Happy employees are better employees. As simple as this it’s often something that we forget as major deadlines loom, hours start to extend into the night, and people are popping onto their computers over the weekend.
People are willing to accept that this is part of the job… and indeed the idea of the 9-5 job is quickly disappearing. But at the same time, people will never respond well if they feel that they’re being exploited, or not appreciated. And that’s where the “random acts of kindness” idea comes into play. Introducing small acts of kindness into the company culture is something that requires minimal time or resourcing, but can have a substantial impact in improving morale and making each employee feel valued and engaged in the company itself.

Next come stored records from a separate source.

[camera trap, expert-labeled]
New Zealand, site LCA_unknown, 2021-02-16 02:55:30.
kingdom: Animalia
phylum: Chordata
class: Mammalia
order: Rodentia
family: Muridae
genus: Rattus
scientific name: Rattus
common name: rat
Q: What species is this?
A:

Additionally, each kindness done within the company helps to build positivity, and that in turn helps boost both creativity and productivity, as people tackle their work with vigour and a “can-do” attitude.

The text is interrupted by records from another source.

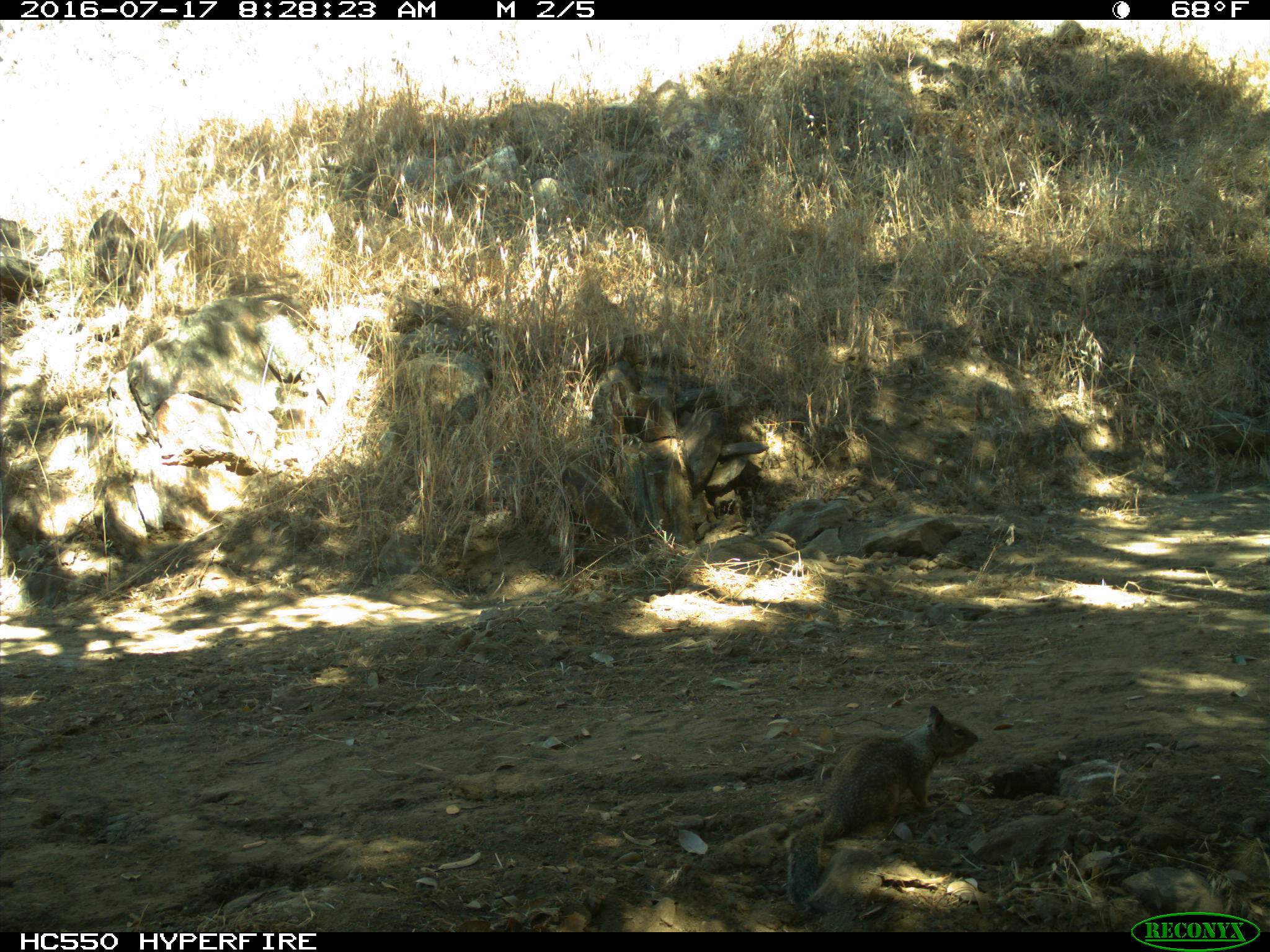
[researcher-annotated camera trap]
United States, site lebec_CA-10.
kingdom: Animalia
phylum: Chordata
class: Mammalia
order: Rodentia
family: Sciuridae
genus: Otospermophilus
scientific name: Otospermophilus beecheyi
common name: california ground squirrel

These acts of kindness need to come from management, but as they become more standard, you’ll find employees will adopt the mindset themselves, and from that point it will be a self-fulfilling cycle of positive energy.
So, what acts of kindness are we talking about specifically?
1) Give praise
What better way to make a person feel appreciated than to complement the work that they’ve done? If someone’s pulled an all-nighter to get a project done, then wander over to their desk and congratulate them for it (and suggest they go home an hour or two early). If someone in the organisation has achieved something significant for a client, then send around a group email to highlight it as a job well done. Giving praise like this costs nothing, makes a person feel like their work has been ‘worth it,’ and lets the entire organisation know that if they’ve done something special, that it will be acknowledged.
2) Get to know people
Don’t be the boss that shuts themselves in their office and barely remembers the names of their own team. Make sure you drop into the break room and catch up with people when you can. Find out about a person’s hobbies or life outside of work, and then remember it for future conversations. Consider taking the team out to a working (or even social) lunch or evening activity every once in a while. Getting to know your team and people, and forging a personal connection to them, is the quickest way to make them feel like they matter to you, personally, as well as the organisation. This is especially true of new staff, who might be finding it difficult to feel comfortable in a room full of strangers.

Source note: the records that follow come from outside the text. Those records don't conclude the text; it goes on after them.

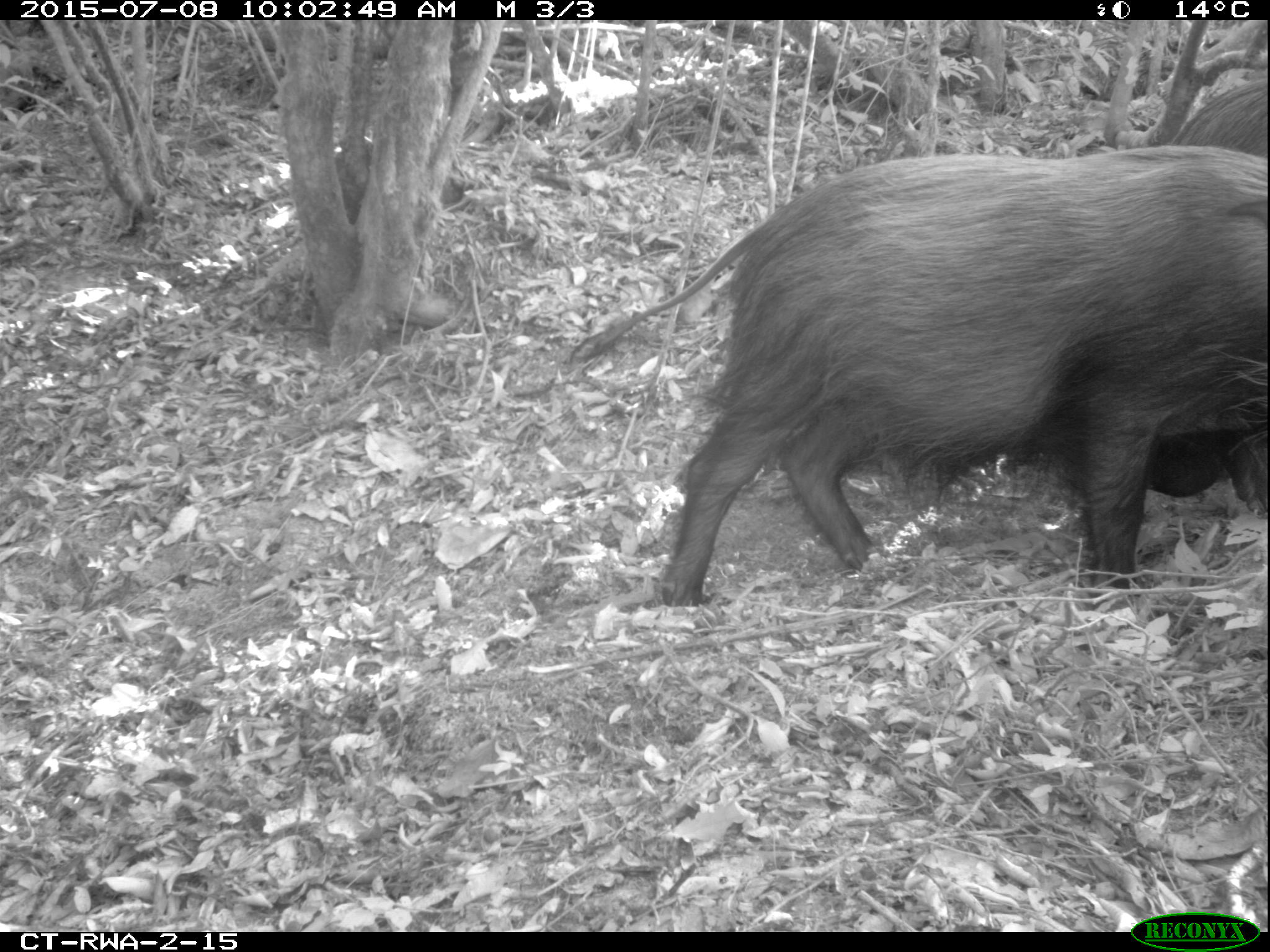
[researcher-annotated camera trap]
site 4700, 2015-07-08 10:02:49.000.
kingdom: Animalia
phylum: Chordata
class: Mammalia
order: Artiodactyla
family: Suidae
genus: Potamochoerus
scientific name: Potamochoerus larvatus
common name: bushpig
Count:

3) Squash the first hint of a toxic culture
Don’t let rumours spread. Nothing develops a toxic culture within an organisation more quickly than people talking behind one another’s back. Be open and transparent to staff, and encourage them to come to you with problems, safe in the knowledge that there won’t be consequence for speaking their concerns to you. And at the slightest hint of bullying, racism, sexism, homophobia, or other discriminatory behaviour, refer it to HR team immediately. There should be a no-tolerance policy towards all of this, and the people that you’re supporting will appreciate it… as will the other people on the team that then know you’ll go to bat for them.
4) Make small gestures
You don’t need to make lavish gifts to your staff, but there are plenty of small things that you can do without breaking the budget. Keeping track of birthdays and buying a cake is essential. Going on a morning coffee run (especially on a Monday!) is always appreciated. If you know someone needs an evening off, then offer to step in with any work they’re struggling to get done. Small gestures that might not even register with the individual at first well, over time, build up a picture that they’re in a place that cares about their health, well-being, and happiness.
5) Give people the ability to give back to the community, or find some time for them to simply be creative
People generally like to give back to the community. Whether that be by giving blood to the Red Cross, volunteering at a charity, or contributing their skills on a pro bono basis to others. Encourage this within your own teams. Give them time during the day to volunteer at their charity, and trust that they’ll make up that time over the rest of the week. Allow them to use company resources for their pro bono work.
Additionally, consider setting time aside once a month so that the entire organisation can work on whatever projects interest them, rather than their day-to-day work. For example, most technology companies allow staff to spend some time each month on writing their own apps or playing with their own technology ideas. Not only have major commercial hits been discovered this way, but the staff comes away from initiatives like this feeling like they’re able to express themselves or give back to the community, and either way they will feel that they are trusted by their organisation.
These are all small acts of kindness, but they have the remarkable effect of letting people know that they’re not just another cog in a machine; they have names and passions and are valued for what they do. The more that they feel this, the more they’re going to commit back to their work, as they will no longer see it as a job, but rather, part of their own lifestyles.
It’s important to be genuine about this, and sustain it indefinitely. As long as you do, though, you’ll find it has a substantial impact in improving the morale and productivity of your organisation.